* **Text extract**:
+++
They said Lagos was the city of dreams.
So I came with two bags, one stubborn hope, and a budget that Lagos laughed at immediately.
The first thing Lagos taught me was humility… at the bus stop.
“CMS! CMS! CMS!” the conductor screamed like my destiny was about to leave without me. I ran, tripped slightly, recovered with dignity (or what I thought was dignity), and squeezed into a danfo where my left leg belonged to me but my right leg had clearly been adopted by a stranger.
That was my welcome.
Everyone had told me: “If you can make it in Lagos, you can make it anywhere.”
Nobody told me Lagos might first try to break you into pieces… just to see if you’re serious.
I had imagined soft life.
You know… waking up in a nice apartment, sipping tea by the window, maybe posting “Lagos living ✨” on my status.
Reality said: “Wake up by 4:30am or you’ll meet traffic that will make you question your life choices.”
So I woke up early. Every day.
Not because I was disciplined… but because Lagos traffic has no respect for ambition.
The job I came for?
Let’s just say Lagos gave me “character development” instead.
Interviews where they asked for 5 years experience for a role that paid transport fare and vibes.
“Can you work under pressure?”
Sir, I live in Lagos. What do you think?
But the funny thing is… Lagos doesn’t just stress you.
It entertains you while doing it.
Like the day NEPA took light in the middle of a barber cutting my hair.
Half fade. Half confusion.
Or the time a hawker sold me “original charger” that died before I even reached home. I stared at it like: “So… this is how betrayal feels.”
Still… there were moments.
Beautiful, quiet moments Lagos doesn’t advertise.
+++
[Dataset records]
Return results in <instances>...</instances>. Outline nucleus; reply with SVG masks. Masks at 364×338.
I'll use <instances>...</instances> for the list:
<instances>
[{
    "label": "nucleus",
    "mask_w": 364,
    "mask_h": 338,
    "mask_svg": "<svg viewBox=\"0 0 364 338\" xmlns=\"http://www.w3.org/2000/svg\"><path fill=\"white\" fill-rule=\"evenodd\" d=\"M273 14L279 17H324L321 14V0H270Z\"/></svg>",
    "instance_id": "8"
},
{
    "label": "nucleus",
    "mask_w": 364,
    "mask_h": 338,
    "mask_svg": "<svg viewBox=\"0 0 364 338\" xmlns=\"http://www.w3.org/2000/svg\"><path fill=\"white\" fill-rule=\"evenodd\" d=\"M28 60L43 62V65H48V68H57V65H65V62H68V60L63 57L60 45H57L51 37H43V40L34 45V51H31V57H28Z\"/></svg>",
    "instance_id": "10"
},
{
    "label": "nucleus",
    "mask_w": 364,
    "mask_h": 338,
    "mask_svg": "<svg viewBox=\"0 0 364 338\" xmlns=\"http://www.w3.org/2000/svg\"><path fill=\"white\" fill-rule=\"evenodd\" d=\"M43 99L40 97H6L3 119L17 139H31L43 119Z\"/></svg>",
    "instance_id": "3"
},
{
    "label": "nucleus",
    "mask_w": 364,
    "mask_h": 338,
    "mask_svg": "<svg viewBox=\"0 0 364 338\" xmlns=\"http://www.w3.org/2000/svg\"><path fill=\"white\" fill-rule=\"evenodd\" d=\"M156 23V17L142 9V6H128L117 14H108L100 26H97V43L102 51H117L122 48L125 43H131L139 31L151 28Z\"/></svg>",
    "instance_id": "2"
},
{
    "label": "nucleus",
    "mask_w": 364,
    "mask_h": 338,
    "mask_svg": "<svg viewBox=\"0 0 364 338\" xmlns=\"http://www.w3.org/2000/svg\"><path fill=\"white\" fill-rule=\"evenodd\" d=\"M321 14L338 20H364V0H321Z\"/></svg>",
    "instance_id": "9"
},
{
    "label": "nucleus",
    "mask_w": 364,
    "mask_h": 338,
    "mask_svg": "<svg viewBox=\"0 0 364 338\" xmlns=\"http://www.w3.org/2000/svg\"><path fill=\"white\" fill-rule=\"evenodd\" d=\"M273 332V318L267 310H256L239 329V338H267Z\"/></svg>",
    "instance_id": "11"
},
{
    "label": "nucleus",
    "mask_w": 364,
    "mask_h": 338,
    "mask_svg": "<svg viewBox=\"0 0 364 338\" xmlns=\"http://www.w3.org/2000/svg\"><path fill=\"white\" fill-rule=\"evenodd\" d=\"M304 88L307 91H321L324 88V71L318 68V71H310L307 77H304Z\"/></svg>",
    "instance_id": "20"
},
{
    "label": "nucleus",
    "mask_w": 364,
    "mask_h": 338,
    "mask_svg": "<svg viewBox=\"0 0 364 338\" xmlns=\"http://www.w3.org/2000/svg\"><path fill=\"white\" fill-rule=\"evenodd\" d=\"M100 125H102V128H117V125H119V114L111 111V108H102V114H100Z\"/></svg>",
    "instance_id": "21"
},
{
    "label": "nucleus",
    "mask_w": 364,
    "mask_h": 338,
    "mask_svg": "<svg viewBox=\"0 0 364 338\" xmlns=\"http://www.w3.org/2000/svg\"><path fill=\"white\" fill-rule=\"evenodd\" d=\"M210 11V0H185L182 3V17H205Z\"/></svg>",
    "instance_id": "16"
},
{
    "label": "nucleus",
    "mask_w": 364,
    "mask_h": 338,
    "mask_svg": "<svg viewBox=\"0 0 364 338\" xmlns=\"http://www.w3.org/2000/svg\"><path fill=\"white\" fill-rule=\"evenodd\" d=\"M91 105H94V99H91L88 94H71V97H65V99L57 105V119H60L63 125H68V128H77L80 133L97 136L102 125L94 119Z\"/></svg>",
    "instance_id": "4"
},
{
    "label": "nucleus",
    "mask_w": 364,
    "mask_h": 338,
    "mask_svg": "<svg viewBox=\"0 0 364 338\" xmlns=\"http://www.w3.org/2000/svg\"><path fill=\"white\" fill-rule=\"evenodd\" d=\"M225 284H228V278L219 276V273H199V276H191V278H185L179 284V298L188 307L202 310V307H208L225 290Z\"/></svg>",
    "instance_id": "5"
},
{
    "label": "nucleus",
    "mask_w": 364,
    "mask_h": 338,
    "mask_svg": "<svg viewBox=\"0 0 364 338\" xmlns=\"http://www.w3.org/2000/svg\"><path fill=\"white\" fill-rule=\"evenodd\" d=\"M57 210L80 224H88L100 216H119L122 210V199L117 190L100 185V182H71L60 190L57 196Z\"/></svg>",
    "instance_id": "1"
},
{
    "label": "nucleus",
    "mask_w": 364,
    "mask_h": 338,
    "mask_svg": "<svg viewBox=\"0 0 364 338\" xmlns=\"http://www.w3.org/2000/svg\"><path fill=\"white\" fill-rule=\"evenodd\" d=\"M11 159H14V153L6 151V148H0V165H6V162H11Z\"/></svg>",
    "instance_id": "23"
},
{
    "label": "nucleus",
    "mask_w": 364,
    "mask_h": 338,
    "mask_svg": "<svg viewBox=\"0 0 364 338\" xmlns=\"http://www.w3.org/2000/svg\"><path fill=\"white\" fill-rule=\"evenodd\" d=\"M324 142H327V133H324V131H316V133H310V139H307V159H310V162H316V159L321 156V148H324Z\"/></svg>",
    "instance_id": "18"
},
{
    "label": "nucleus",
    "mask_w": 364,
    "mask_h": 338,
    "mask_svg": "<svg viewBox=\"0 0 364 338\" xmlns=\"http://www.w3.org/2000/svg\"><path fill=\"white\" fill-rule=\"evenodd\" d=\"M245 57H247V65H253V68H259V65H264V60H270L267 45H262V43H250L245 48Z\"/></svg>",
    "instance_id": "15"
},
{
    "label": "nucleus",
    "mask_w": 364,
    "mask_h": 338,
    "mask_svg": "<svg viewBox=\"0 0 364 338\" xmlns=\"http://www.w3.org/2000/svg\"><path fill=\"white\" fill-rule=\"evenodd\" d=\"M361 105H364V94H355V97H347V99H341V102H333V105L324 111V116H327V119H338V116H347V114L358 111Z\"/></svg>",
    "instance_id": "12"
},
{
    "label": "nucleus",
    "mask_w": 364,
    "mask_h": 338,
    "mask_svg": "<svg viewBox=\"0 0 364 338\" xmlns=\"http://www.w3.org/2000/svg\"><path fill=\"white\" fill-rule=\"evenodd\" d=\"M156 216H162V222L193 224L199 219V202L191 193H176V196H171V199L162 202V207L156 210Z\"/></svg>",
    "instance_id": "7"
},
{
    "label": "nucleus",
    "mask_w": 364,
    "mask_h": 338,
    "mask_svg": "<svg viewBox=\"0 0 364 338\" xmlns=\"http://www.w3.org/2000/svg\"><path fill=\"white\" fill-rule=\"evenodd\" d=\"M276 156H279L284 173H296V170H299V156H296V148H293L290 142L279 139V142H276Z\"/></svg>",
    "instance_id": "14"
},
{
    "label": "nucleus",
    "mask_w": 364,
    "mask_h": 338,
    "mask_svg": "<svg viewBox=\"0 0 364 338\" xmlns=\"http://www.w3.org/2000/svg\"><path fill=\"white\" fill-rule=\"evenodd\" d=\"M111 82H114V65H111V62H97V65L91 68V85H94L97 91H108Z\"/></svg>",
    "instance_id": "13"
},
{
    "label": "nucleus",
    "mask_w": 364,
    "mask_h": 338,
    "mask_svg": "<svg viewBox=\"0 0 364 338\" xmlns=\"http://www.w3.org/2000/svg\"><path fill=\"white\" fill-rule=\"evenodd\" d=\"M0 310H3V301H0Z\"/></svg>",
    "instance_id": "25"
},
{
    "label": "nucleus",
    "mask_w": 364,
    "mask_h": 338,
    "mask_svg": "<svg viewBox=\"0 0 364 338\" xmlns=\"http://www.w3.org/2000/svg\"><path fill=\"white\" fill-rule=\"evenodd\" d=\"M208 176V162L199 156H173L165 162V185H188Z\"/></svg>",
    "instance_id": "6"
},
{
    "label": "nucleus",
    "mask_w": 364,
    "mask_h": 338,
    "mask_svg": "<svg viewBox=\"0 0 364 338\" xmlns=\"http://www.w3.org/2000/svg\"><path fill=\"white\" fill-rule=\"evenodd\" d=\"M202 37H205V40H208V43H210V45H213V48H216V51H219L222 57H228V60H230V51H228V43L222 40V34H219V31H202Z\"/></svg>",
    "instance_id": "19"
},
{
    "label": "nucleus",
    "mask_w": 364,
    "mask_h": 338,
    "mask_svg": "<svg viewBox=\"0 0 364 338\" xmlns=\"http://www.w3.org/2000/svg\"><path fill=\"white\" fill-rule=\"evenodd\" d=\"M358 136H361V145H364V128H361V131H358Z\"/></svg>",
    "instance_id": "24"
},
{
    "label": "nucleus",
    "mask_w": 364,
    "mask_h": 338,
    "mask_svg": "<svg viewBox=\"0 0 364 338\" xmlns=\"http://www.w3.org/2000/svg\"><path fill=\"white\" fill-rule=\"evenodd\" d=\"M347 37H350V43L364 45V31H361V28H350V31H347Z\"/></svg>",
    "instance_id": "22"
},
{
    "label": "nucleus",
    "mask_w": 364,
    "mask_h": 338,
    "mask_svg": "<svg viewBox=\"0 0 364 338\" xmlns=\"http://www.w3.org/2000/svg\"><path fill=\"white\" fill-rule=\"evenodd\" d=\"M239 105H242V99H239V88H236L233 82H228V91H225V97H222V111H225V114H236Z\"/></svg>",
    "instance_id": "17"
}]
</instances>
+++
* **Objective 1**:
According to the Lagos narrative, by what time must one wake up to avoid traffic?
* **Objective 2**:
Reproduce the passage of the Lagos narrative from "Nobody told me" to "while doing it.", substituting "congestion" for "traffic".

* **Exercise response 1**:
By 4:30am.

* **Exercise response 2**:
Nobody told me Lagos might first try to break you into pieces… just to see if you’re serious.
I had imagined soft life.
You know… waking up in a nice apartment, sipping tea by the window, maybe posting “Lagos living ✨” on my status.
Reality said: “Wake up by 4:30am or you’ll meet congestion that will make you question your life choices.”
So I woke up early. Every day.
Not because I was disciplined… but because Lagos congestion has no respect for ambition.
The job I came for?
Let’s just say Lagos gave me “character development” instead.
Interviews where they asked for 5 years experience for a role that paid transport fare and vibes.
“Can you work under pressure?”
Sir, I live in Lagos. What do you think?
But the funny thing is… Lagos doesn’t just stress you.
It entertains you while doing it.